| Records supplied |
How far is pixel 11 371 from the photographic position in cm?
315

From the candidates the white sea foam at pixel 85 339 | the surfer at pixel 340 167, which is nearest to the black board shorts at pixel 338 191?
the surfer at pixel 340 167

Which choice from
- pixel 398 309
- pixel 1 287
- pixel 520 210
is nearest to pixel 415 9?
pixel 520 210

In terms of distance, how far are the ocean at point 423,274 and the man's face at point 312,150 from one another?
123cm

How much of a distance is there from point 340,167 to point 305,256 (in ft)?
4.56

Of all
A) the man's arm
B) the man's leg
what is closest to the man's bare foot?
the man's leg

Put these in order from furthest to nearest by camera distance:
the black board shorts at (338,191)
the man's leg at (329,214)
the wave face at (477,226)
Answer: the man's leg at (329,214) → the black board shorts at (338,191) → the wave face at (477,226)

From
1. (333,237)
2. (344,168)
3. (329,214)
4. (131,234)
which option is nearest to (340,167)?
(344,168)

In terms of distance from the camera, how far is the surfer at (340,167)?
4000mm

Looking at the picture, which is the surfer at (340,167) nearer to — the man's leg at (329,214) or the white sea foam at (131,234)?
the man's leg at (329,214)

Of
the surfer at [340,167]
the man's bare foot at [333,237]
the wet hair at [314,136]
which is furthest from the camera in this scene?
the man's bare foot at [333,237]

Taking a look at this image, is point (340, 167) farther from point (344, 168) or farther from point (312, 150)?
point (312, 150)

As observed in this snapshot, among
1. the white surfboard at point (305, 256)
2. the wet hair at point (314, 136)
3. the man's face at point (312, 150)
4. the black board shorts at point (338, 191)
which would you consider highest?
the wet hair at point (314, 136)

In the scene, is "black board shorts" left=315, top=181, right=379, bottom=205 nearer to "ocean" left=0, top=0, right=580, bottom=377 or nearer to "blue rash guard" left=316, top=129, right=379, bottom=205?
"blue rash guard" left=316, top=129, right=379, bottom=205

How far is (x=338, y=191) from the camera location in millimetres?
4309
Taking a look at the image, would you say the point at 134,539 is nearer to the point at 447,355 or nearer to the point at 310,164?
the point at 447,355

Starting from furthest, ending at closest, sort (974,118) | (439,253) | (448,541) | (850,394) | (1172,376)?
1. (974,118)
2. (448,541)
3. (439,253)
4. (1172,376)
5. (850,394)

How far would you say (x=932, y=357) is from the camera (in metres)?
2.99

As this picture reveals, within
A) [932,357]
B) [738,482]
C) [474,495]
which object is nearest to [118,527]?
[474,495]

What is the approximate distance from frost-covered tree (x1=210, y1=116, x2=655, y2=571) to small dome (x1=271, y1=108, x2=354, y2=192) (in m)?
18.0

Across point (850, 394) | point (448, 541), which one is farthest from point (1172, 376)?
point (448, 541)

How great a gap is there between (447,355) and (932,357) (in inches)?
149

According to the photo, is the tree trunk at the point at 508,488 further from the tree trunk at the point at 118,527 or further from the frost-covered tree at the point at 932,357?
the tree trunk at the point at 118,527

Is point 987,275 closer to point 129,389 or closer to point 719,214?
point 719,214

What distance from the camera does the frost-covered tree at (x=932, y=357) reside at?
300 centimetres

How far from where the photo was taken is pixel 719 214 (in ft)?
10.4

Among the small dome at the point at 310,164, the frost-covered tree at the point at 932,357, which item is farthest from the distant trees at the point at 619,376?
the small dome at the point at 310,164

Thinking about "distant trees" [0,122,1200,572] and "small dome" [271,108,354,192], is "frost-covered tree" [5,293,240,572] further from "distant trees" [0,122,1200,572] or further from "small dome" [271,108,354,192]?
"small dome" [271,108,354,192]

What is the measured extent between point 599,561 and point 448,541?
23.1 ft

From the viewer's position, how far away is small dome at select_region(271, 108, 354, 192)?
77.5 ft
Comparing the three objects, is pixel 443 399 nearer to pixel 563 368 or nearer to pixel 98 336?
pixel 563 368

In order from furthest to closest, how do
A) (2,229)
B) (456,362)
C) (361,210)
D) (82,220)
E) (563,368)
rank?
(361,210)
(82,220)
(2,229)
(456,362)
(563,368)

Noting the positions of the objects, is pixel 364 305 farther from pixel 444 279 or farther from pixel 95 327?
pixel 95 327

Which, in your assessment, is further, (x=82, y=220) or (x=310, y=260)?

| Goal |
Copy the items word for word, from the line with "Among the small" up to and including the last line of the items.

| Output |
Among the small dome at the point at 310,164, the frost-covered tree at the point at 932,357, which item is farthest from the distant trees at the point at 619,376?
the small dome at the point at 310,164

Thinking about "distant trees" [0,122,1200,572] and "small dome" [271,108,354,192], is "frost-covered tree" [5,293,240,572] further from "distant trees" [0,122,1200,572] or further from "small dome" [271,108,354,192]?
"small dome" [271,108,354,192]

What is the measured extent between point 599,561 and point 448,541?
23.1 ft

From the viewer's position, how far away is small dome at select_region(271, 108, 354, 192)?
77.5 ft
Comparing the three objects, is pixel 443 399 nearer to pixel 563 368 or nearer to pixel 98 336?
pixel 563 368

In order from furthest to closest, how do
A) (2,229)
B) (456,362)
C) (361,210)
D) (82,220)
E) (563,368)
rank?
(361,210)
(82,220)
(2,229)
(456,362)
(563,368)

Noting the positions of the objects, is pixel 364 305 farther from pixel 444 279 or farther from pixel 95 327?
pixel 95 327

Which, in your assessment, is further, (x=82, y=220) or (x=310, y=260)?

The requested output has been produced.